L'Aquila, la burocrazia cancella i ricordi pre-sismaGli oggetti recuperati ostaggio del Comune

Nei magazzini del Comune giacciono circa venti scatoloni contenenti oggetti di diverso valore recuperati negli edifici crollati il 6 aprile 2009. Ma l'Ente continua a non dare risposte a quanti chiedono di poter rientrare in possesso delle cose ritrovate tra le macerie

L'AQUILA. Il Comune dell'Aquila ha in custodia circa venti scatoloni con dentro oggetti di diverso valore recuperati negli edifici crollati la notte del 6 aprile 2009. Ma da mesi l'Ente continua a non dare risposte a quanti chiedono di poter rientrare in possesso delle cose ritrovate tra le macerie. Scatoloni con dentro gioielli e denaro, ma anche libri e fotografie il cui valore affettivo è davvero grande. Tutto ciò sta accadendo perché il Comune non é ancora riuscito a trovare un luogo sicuro dove poter esporre i beni recuperati e consentire così ai legittimi proprietari di tornarne in possesso.
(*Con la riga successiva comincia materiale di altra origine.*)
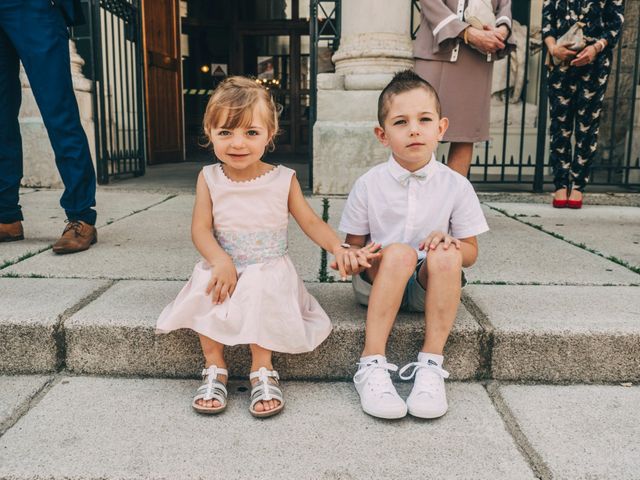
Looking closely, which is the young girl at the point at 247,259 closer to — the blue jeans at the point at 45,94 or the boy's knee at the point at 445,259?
the boy's knee at the point at 445,259

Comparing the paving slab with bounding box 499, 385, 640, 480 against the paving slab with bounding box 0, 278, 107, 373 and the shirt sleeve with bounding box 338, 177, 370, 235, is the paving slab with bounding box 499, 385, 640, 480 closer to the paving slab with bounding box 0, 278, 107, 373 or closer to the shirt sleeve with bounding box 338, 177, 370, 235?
the shirt sleeve with bounding box 338, 177, 370, 235

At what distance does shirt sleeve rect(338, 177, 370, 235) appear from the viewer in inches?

A denunciare la situazione è Mariella Riccobono, che abitava al numero civico 123 di via XX Settembre. In quella palazzina sbriciolata dalla violenza del sisma sono morte cinque persone. La Riccobono, che parla a nome anche di altre persone che da tempo chiedono di poter riavere oggetti e ricordi dei loro familiari scomparsi quella notte, sollecita con forza le istituzioni a trovare «una soluzione semplice e immediata (vista l'enormità del tempo trascorso), mostrando così anche una certa vicinanza affettiva a noi cittadini. Il materiale ritrovato tra le macerie delle case crollate è custodito dal Comune dell'Aquila, sotto la diretta responsabilità dell'ingegnere Renato Amorosi, del settore Opere pubbliche» spiega la donna.
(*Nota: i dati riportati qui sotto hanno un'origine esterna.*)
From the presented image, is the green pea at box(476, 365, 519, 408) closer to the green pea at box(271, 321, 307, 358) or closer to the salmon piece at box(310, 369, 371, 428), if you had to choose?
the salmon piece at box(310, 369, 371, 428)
«Venuta già lo scorso anno a conoscenza di questa situazione, dal mese di novembre ho incontrato varie volte questo dirigente comunale per sapere quali procedure seguire per riappropriarci dei beni eventualmente riconosciuti come nostri. Ma questa, stando alle spiegazioni fornite ogni volta dal dirigente comunale, sembra una strada impercorribile. E ciò accade perché il Comune non ha luoghi adatti e sicuri dove poter esporre il materiale contenuto in quegli scatoloni. Io stessa» continua la donna, che viveva in quella palazzina crollata, «ho suggerito varie possibilità al Comune. Tra queste anche l'utilizzo di uno spazio all'interno di una caserma o l'allestimento di un tendone dove esporre solo le foto dei beni ritrovati. Ma nulla finora si è mosso. A 26 mesi trascorsi dal sisma nessuno ha trovato ancora il modo per restituire qualche brandello del suo passato a chi ha perso tutto. Evidentemente, non c'è la giusta sensibilità per affrontare questa cosa».

«Personalmente» aggiunge «ho avuto modo di riscontrare che molti cittadini, che sarebbero confortati dal ritrovare qualcosa dei loro cari, non sanno neppure dell'esistenza di quegli scatoloni e della possibilità di richiedere quei beni». Solo in un paio di pacchi ci sarebbe l'indirizzo degli edifici crollati dove è stato possibile recuperare qualcosa. Negli altri, secondo quanto riferito da Mariella Riccobono, ci sarebbe solo l'elenco degli oggetti ritrovati.